Dla większości parlamentarnej decyzja Gowina na razie nie ma znaczenia. Rząd ma większość nawet bez niego i jego najwierniejszego stronnika Jacka Żalka. Także bez posła Johna Godsona, który też chciał poczuć powiew wolności. Jest też zapewne kolejka chętnych do wsparcia rządu w potrzebie, bo klub Ruchu Palikota się sypie, a być może rozsypie go do końca sam lider, który będzie zakładał nową partię.

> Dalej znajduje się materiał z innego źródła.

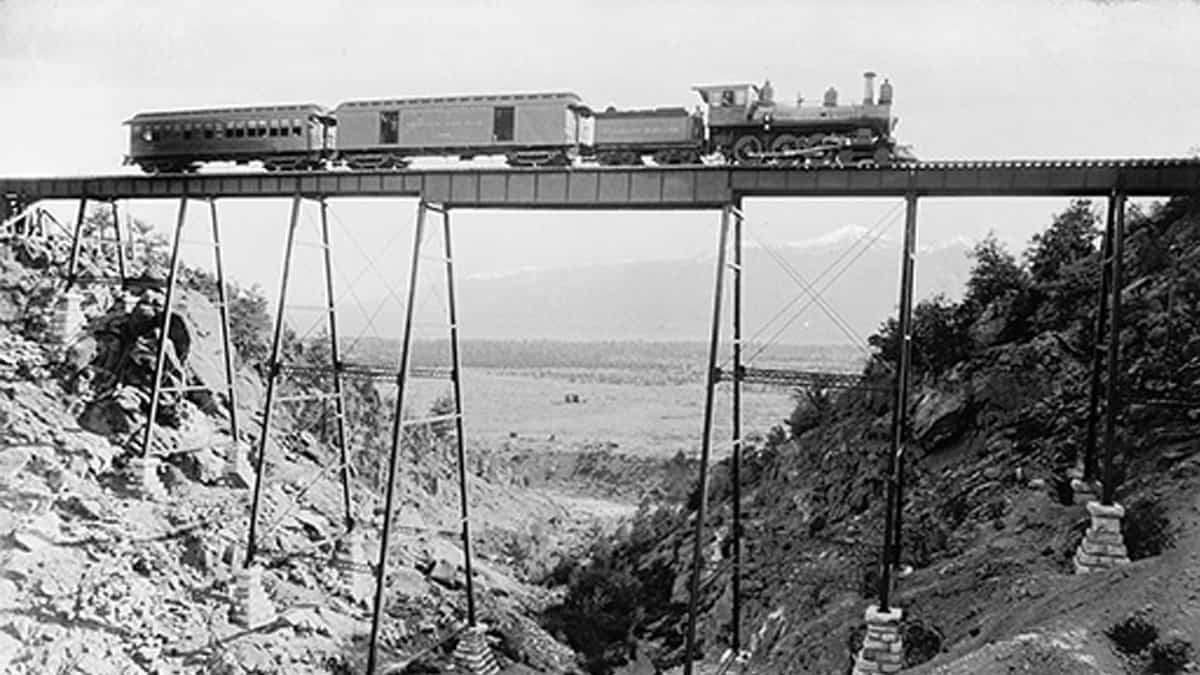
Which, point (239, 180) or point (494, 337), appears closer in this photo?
point (239, 180)

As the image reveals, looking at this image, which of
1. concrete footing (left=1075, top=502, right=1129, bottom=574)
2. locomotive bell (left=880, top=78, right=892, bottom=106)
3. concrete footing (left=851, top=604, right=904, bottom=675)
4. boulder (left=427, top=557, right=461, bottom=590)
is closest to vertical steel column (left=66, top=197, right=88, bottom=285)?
boulder (left=427, top=557, right=461, bottom=590)

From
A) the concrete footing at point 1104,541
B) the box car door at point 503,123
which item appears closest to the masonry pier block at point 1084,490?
the concrete footing at point 1104,541

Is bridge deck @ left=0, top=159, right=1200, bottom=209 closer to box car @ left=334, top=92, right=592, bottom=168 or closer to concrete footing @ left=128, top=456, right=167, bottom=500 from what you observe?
box car @ left=334, top=92, right=592, bottom=168

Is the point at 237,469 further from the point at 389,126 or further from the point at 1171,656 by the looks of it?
the point at 1171,656

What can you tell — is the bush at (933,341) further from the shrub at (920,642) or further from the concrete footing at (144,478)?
the concrete footing at (144,478)

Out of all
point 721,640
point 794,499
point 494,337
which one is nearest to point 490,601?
point 721,640

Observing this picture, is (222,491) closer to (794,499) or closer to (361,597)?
(361,597)

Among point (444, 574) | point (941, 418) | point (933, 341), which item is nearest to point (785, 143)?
point (941, 418)
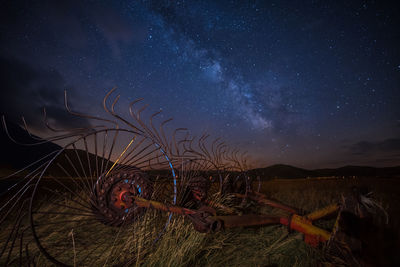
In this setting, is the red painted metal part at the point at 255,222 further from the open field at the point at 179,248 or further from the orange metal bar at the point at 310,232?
the open field at the point at 179,248

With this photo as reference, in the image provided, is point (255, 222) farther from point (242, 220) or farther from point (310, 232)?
point (310, 232)

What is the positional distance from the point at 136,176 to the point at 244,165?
417cm

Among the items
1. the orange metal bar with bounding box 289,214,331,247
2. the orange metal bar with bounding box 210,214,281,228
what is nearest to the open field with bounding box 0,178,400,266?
the orange metal bar with bounding box 289,214,331,247

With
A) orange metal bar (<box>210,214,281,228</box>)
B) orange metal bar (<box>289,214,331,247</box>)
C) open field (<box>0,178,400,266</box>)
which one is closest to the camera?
orange metal bar (<box>289,214,331,247</box>)

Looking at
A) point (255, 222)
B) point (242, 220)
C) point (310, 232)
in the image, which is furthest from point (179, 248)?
point (310, 232)

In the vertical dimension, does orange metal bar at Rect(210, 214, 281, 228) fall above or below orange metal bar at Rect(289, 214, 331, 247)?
above

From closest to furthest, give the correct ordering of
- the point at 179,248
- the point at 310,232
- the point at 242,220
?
the point at 310,232 → the point at 242,220 → the point at 179,248

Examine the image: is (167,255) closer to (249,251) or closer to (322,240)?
(249,251)

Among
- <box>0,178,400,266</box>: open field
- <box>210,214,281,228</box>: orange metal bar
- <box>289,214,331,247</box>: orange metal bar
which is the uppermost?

PO bez Gowina nie jest mniej konserwatywna, ani nie staje się socjaldemokracją. Skrzydło konserwatywne jest w niej zdecydowanie mocniejsze niż liberalne, ale z odejściem Gowina traci coś w rodzaju znaku rozpoznawczego, bo nie lidera tego skrzydła. Liderem konserwatystów Gowin nigdy nie był. Rzecz w tym, czy ktoś go zastąpi reprezentując publicznie, w sposób bardziej umiarkowany, bez nadmiernie dogmatycznego zacięcia, ten właśnie nurt. Czy też Gowin będzie mógł mówić – patrzcie, Tusk buduje lewicę i chce koalicji z SLD.
Trudno też uznać, że Gowin zamierza odejść w polityczny niebyt. Jest na to zbyt ambitny, tylko, że poszukiwanie niszy przez jego ideowych kolegów na razie wydaje się czynnością jałową. Jest grupa polityków zainteresowanych mandatami eurodeputowanych, którzy szukają jakiejś maszyny nośnej. Są tacy, którzy praktycznie wypadli z polityki, ale nie chcą się z nią rozstać. Są wreszcie tacy, którzy dość świadomie tkają w terenie sieć, mając nadzieję, że stara gwardia wreszcie odejdzie i zrobi miejsce na prawicy takiej trochę narodowo – katolickiej, trochę liberalnej. Tu atutem ma być między innymi kalendarz.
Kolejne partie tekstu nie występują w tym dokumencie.